▶ Questions on the material:
**A)** Retype the stretch of the Wade Bowen passage from "That live immediacy" through "the man himself.", word for word.
**B)** Carry on the passage about Wade Bowen's album from the point where it ends.

The origins of Bowen’s Nashville record deal can be traced to his music publisher, Sea Gayle Music. It’s where Brad Paisley, Radney Foster, Jerrod Niemann and others do their songwriting, and in 2010, it was the first indie company to be named ASCAP Country Publisher of the Year since 1982. Sea Gayle has a track record of investing in artists and helping them reach their potential, and that’s how they’ve worked with Bowen, ultimately backing this album and introducing its independently made sound to Sony Music Nashville. Step one in that process was to find a producer who could preserve Wade’s vision yet find the sweet spot that would help his music have its best chance at country radio. “Of all the producers we talked to, Justin Niebank was the only one who said, ‘I need to come down and see you live,’” says Bowen. “Well, after 13 years of doing this I’d hope someone would want to see what we do, why we have fans. He totally got it and based the whole sound of this record around that.”
That live immediacy certainly throbs on disc-opener “Saturday Night,” which tracks the internal monologue of a lonesome hombre sitting on his stool, nursing his drink and thinking about “that sad goodbye.” Its chiming descending guitar riff will be the first thing many audiences hear from Wade, his calling card. Also likely to grab listeners early is “Patch Of Bad Weather,” a brisk, rocking take-down of a treacherous lover. It paints dramatic pictures of a stormy Texas landscape and it kicks like a gun. A further highlight is a cover of Guy Clark’s “To Live Is To Fly,” in a duet with the man himself.

▶ Available data:

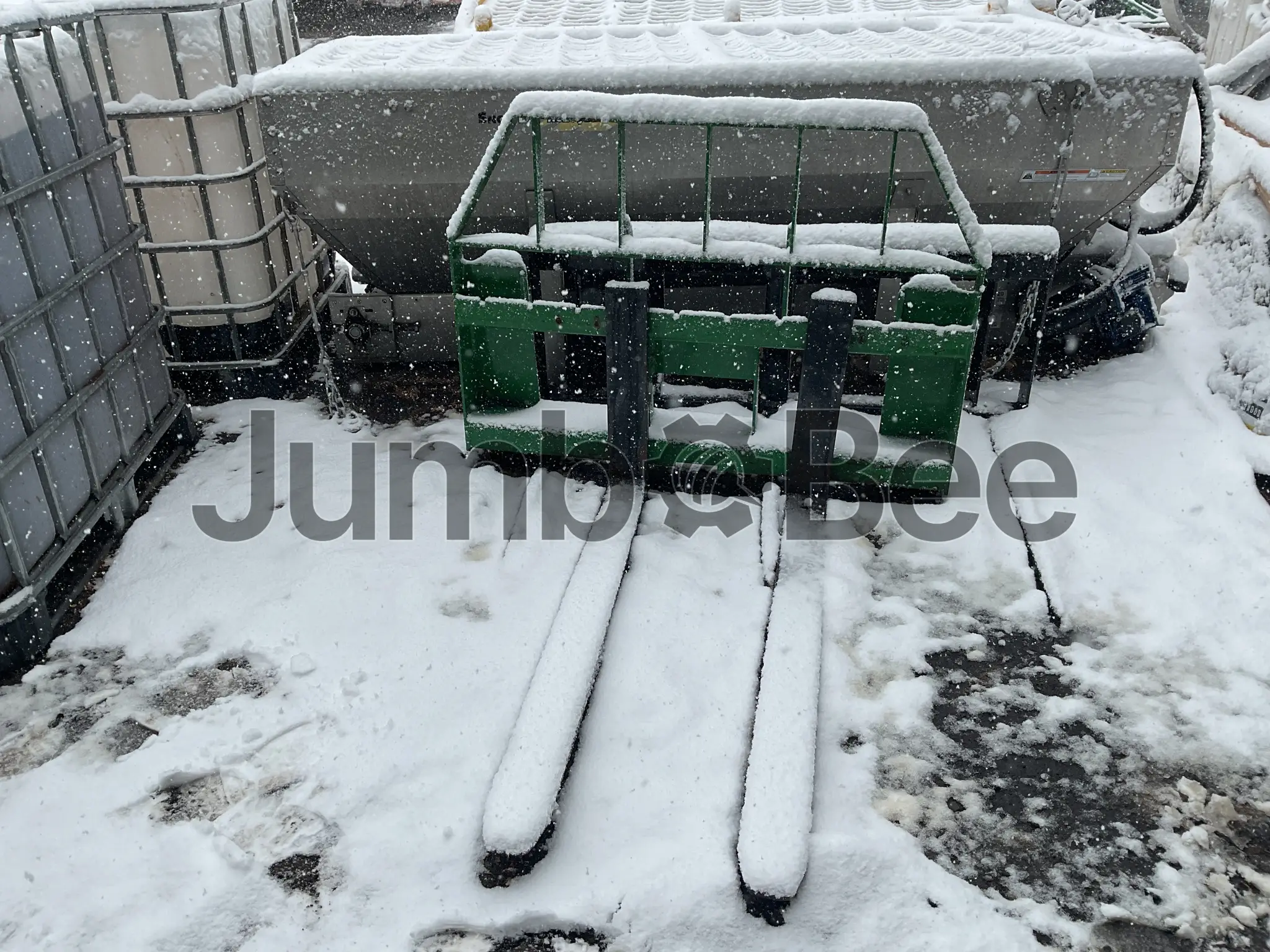 John Deere AP12F 2022 - Usado en Venta — foto 1 de 4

▶ List of answers:
**A)**
That live immediacy certainly throbs on disc-opener “Saturday Night,” which tracks the internal monologue of a lonesome hombre sitting on his stool, nursing his drink and thinking about “that sad goodbye.” Its chiming descending guitar riff will be the first thing many audiences hear from Wade, his calling card. Also likely to grab listeners early is “Patch Of Bad Weather,” a brisk, rocking take-down of a treacherous lover. It paints dramatic pictures of a stormy Texas landscape and it kicks like a gun. A further highlight is a cover of Guy Clark’s “To Live Is To Fly,” in a duet with the man himself.

**B)**
Bowen has also taken advantage of his recent songwriting sessions and the comfortable studio environment fostered by Niebank to develop his love of ballad singing and the emotional side of country music. “All That’s Left” brings strings into the mix, and it works. Bowen sounds at home. In “Say Anything,” a guy can’t think of a thing to say to a girl he’s just met except gush on about the one he let get away, so he shuts up and listens. Its chorus will surely make some leading male country singers wish they’d been given a shot at the song. “I love those songs like that. Sad ballads,” says Bowen with an apologetic shrug. “That’s where my passion is. ‘Say Anything’ is one of my favorite tracks on the record.”
So think of The Given as a gift to the fans and a teaser for even better things to come. Wade knows full well how much his fans have given him over the years, and he’s more than happy to plan a long career ahead giving everything he can back.
“This record, like everything in my life, is not necessarily what I planned or even asked for,” says Wade. “But this is, thankfully, what has been given to me. I’m a very lucky and blessed man. And I have The Given to thank for that.”